Die Erfahrungen seiner Tochter könne Özdemir nicht ignorieren. „Als Vater will ich es nicht, als Politiker darf ich es nicht.“ Es sei nun wichtig, Realitäten zu benennen, zu „sagen, was ist. Und uns eingestehen, dass wir es uns in der Echokammer der eigenen Selbstvergewisserung viel zu gemütlich eingerichtet haben – links wie rechts.“

Dabei müsse reguläre und irreguläre Migration auseinandergehalten werden. „Der Kompass ist verrutscht. Zeit, ihn wieder richtig einzustellen.“ Die deutsche Asylpraxis habe sich im vergangenen Jahrzehnt „immer mehr zu einem Recht des Stärkeren entwickelt. Es kommen eben gerade nicht nur die Verletzlichsten und Schutzbedürftigsten aus den Krisengebieten der Welt, sondern in ganz überwiegender Zahl die Stärkeren, das heißt junge Männer.“ Diese Entwicklung höhle zunehmend die Akzeptanz für das Grundrecht auf Asyl aus und führe zu massiven gesellschaftlichen Verwerfungen.

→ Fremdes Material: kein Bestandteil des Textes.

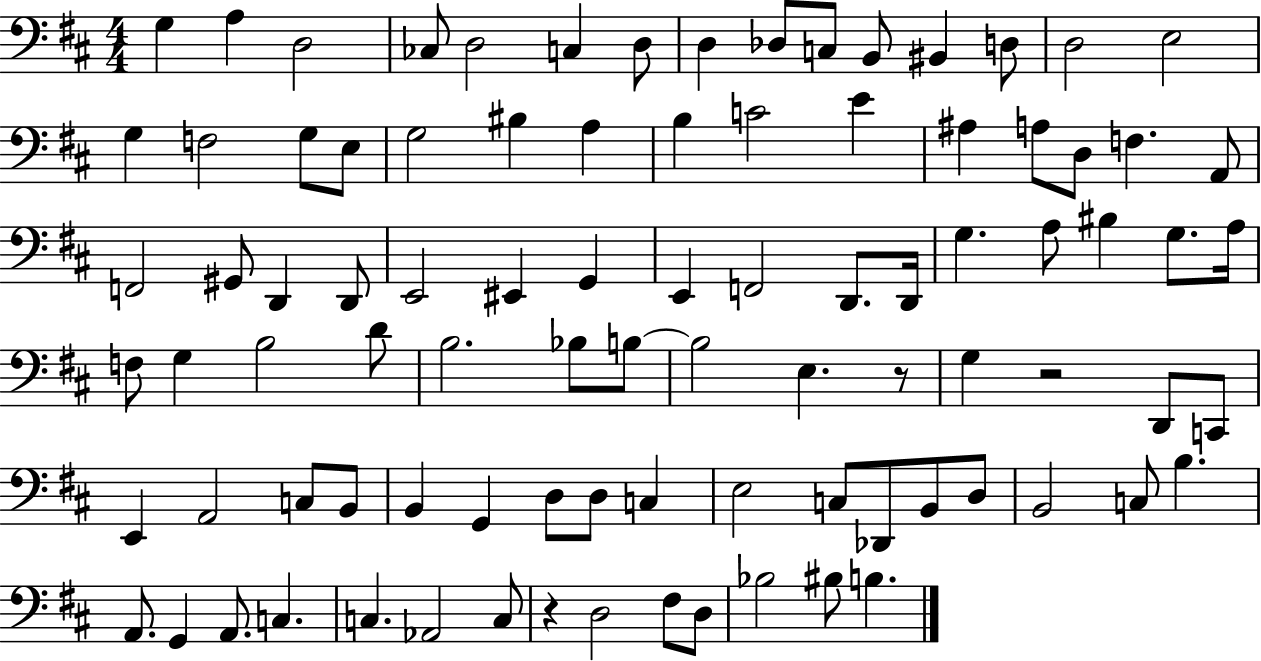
X:1
T:Untitled
M:4/4
L:1/4
K:D
G, A, D,2 _C,/2 D,2 C, D,/2 D, _D,/2 C,/2 B,,/2 ^B,, D,/2 D,2 E,2 G, F,2 G,/2 E,/2 G,2 ^B, A, B, C2 E ^A, A,/2 D,/2 F, A,,/2 F,,2 ^G,,/2 D,, D,,/2 E,,2 ^E,, G,, E,, F,,2 D,,/2 D,,/4 G, A,/2 ^B, G,/2 A,/4 F,/2 G, B,2 D/2 B,2 _B,/2 B,/2 B,2 E, z/2 G, z2 D,,/2 C,,/2 E,, A,,2 C,/2 B,,/2 B,, G,, D,/2 D,/2 C, E,2 C,/2 _D,,/2 B,,/2 D,/2 B,,2 C,/2 B, A,,/2 G,, A,,/2 C, C, _A,,2 C,/2 z D,2 ^F,/2 D,/2 _B,2 ^B,/2 B,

Wir müssen wissen, wer im Land ist“

Die Realität eines Einwanderungslandes wie Deutschland sei lange konsequent ausgeblendet worden. „Diese Strategie kann man nur mit Amnesie erklären. Und zwar durch diejenigen, die mit Anwerbeabkommen und großzügiger Flüchtlingsaufnahme Deutschland faktisch zum Einwanderungsland gemacht haben“, sagt Özdemir. „Diese Ignoranz hat nicht nur den Zusammenhalt unseres Landes gefährdet, sondern auch unseren Wohlstand und die Produktivität.“

Deutschlands Landwirtschaftsminister fordert: „Wir müssen wissen, wer im Land ist. Wir müssen dafür sorgen, dass nur die im Land sind, die hier sein dürfen.“ Bei denen, die hier sind, müsse Deutschland in die Integration und Identifikation mit gesellschaftlichen Werten investieren. „Und mit Vehemenz als Aufnahmegesellschaft einfordern, was es dafür braucht: Sprache, Arbeit, Bekenntnis zum Grundgesetz!“

Am Ende seines Beitrags ruft der Landwirtschaftsminister die „demokratischen Kräfte“ dazu auf, bis zur Bundestagswahl das Vertrauen der Bevölkerung zurückgewinnen. „Sonst gerät etwas dauerhaft ins Rutschen, wofür wir dann alle Verantwortung tragen, die wir wissend um die drohenden Gefahren für unser Land nicht gehandelt haben“, mahnt Özdemir.